Venture Capital

Venture Capital is a type of private equity and describes money provided by investors to startup firms as well as small, early-stage and/or emerging businesses with perceived long-term growth potential.

Company’s Perspective

Every year, there are nearly 2 million businesses created in the USA, and 600-800 get venture capital funding.

Venture capital is attractive for new companies with limited operating history, that are too small to raise capital in the public markets and have not reached the point where they are able to secure a bank loan or complete a debt offering.

Venture capitalists typically assist at four stages in the company’s development:

  1. Idea generation

  2. Start-up

  3. Ramp up

  4. Exit

It is a way in which an institution can be constructed that systematically creates networks for the new firms and industries, so that they can progress. This institution helps identify and combine pieces of companies, such as finance, technical expertise, marketing know-how, and business models. Once integrated, these enterprises succeed by becoming nodes in the search networks for designing and building products in their domain.

 
Investor's perspective

Most venture capital comes from a group of wealthy investors, investment banks and other financial institutions that pool such investments or partnerships. In exchange for the investment, the venture capitalists usually get significant control over company decisions and a portion of the equity.

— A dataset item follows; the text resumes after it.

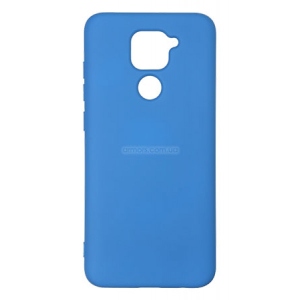 Чохол для смартфону Armorstandart Icon for Xiaomi Redmi Note 9 Dark Blue (ARM56719)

Investors are primarily interested in companies that have a novel technology or business model in high technology industries, such as biotechnology and IT. Funds focus on ventures with exceptionally high growth potential, as only such opportunities are likely capable of providing financial returns and a successful exit within the required time frame (typically 3-7 years) that venture capitalists expect. Venture Capital is a very important source of funding for startups that do not have access to capital markets. It typically entails high risk for the investor, but it has the potential for above-average returns.

The return of the venture capitalist as a shareholder depends on the growth and profitability of the business. This return is generally earned when the venture capitalist “exits” by selling its shareholdings.

 
The Venture capital Investment Model

There are typically six stages of venture round financing offered in Venture Capital, that roughly correspond to these stages of a company’s development:

  1. Seed funding: prove a new idea

  2. Start-up: firms that need funding for expenses for marketing and product development

  3. Growth: early sales and manufacturing funds (typically VCs come in here)

  4. Second-Round: early stage companies: selling products, but not yet turning a profit

  5. Expansion: for a newly profitable company

  6. Exit of VC: through secondary sale or an IPO or an acquisition

Bridge Financing: startup seeks funding in between full VC rounds.